本篇整理向hive表中导入数据的各种操作,
数据操纵语言(Data Manipulation Language, DML)。
目录
1. load
加载linux本地文件或HDFS文件到hive表中,
其中HDFS文件load方式是剪切模式,覆盖hive表已有数据关键词overwrite
(1)创建表
hive (hive_db1)> create table student(id int, name string) row format delimited fields terminated by '\t';
(2)加载本地文件到hive表
hive (hive_db1)> load data local inpath '/opt/module/datas/student1.txt' into table student;
(3)加载HDFS文件到hive表
首先上传本地文件到HDFS
hive (hive_db1)> dfs -put /opt/module/datas/student2.txt /user/kevin;
然后加载HDFS文件
hive (hive_db1)> load data inpath '/user/kevin/student2.txt' into table student;
ps:需要注意的是这种方式是剪切,load后HDFS上文件会消失。
(4)加载数据覆盖hive表已有数据
关键词overwrite
hive (hive_db1)> load data inpath '/user/kevin/student3.txt' overwrite into table student;
2. Insert
往hive表中插入数据,
或依据已有hive表,将查询结果插入目标hive表的分区中。
insert into:以追加数据的方式插入到hive表中,原有数据不会删除;
insert overwrite:会覆盖hive表中原有分区数据
插入多级分区,partition(month = '10' , day = '01')
(1)创建一张分区表
hive (hive_db1)> create table student2(id int , name string) partitioned by (month string) row format delimited fields terminated by '\t';
(2)插入一个分区的数据
hive (hive_db1)> insert into table student2 partition(month = '10') values(1,'kevin'),(2,'jay'),(3,'daniel');
+--------------+----------------+-----------------+--+
| student2.id | student2.name | student2.month |
+--------------+----------------+-----------------+--+
| 1 | kevin | 10 |
| 2 | jay | 10 |
| 3 | daniel | 10 |
+--------------+----------------+-----------------+--+
(3)通过已有hive表分区数据,插入hive表新增分区中
hive (hive_db1)> insert overwrite table student2 partition(month = '11') select id,name from student2 where month = '10';
+--------------+----------------+-----------------+--+
| student2.id | student2.name | student2.month |
+--------------+----------------+-----------------+--+
| 1 | kevin | 10 |
| 2 | jay | 10 |
| 3 | daniel | 10 |
| 1 | kevin | 11 |
| 2 | jay | 11 |
| 3 | daniel | 11 |
+--------------+----------------+-----------------+--+
(4)通过已有hive表分区数据,批量插入hive表新增分区汇中
hive (hive_db1)> from student2
> insert overwrite table student2 partition(month = '1')

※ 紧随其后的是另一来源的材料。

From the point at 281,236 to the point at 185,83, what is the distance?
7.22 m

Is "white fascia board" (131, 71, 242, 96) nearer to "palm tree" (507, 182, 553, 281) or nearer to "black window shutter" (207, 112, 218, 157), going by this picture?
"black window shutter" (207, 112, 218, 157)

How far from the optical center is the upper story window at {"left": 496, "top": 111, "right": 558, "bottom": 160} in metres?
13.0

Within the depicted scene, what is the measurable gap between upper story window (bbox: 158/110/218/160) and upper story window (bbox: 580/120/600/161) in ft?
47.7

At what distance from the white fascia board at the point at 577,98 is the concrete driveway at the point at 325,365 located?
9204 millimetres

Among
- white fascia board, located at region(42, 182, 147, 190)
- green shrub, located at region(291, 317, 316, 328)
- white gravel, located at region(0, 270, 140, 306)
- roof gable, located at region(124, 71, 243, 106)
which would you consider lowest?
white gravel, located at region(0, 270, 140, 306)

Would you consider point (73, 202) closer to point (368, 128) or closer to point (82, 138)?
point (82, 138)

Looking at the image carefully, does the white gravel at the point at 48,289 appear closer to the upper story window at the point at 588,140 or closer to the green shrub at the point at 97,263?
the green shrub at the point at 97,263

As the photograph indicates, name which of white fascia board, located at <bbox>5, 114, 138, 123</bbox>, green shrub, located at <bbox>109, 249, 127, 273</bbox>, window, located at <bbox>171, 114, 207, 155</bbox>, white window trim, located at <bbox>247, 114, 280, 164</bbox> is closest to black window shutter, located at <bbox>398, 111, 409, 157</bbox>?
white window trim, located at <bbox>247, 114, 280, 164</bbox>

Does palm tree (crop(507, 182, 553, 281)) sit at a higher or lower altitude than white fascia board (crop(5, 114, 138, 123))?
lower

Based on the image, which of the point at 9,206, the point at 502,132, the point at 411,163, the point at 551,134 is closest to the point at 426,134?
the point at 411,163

> select id,name where month = '10'
> insert into table student2 partition(month = '2')
> select id,name where month = '10';
+--------------+----------------+-----------------+--+
| student2.id | student2.name | student2.month |
+--------------+----------------+-----------------+--+
| 1 | kevin | 1 |
| 2 | jay | 1 |
| 3 | daniel | 1 |
| 1 | kevin | 10 |
| 2 | jay | 10 |
| 3 | daniel | 10 |
| 1 | kevin | 11 |
| 2 | jay | 11 |
| 3 | daniel | 11 |
| 1 | kevin | 2 |
| 2 | jay | 2 |
| 3 | daniel | 2 |
+--------------+----------------+-----------------+--+
3. As select
依据已有hive表的查询结果创建新表,将数据添加到新hive表中
0: jdbc:hive2://hadoop100:10000> create table if not exists student3 as select id,name from student2;
4. Location
在HiveQL的DDL操作(二)中有提过,若hdfs的某目录下本身有文件,
可以通过创建外部表external的方式,指定表生成路径location ‘HDFS~path’,
这样外部表为虚表,查询其中数据即为HDFS指定目录下文件数据。
hive (hive_db1)> create external table if not exists student5(id int, name string)
row format delimited fields terminated by '\t'
location '/student;
5. Import
(1)这种方式可以用sqoop将mysql等关系型数据库中表,导入hive表中;
(2)也可以从HDFS中将数据导入hive表。
hive (hive_db1)> import table student2 partition(month='201709') from
'/user/hive/warehouse/export/student';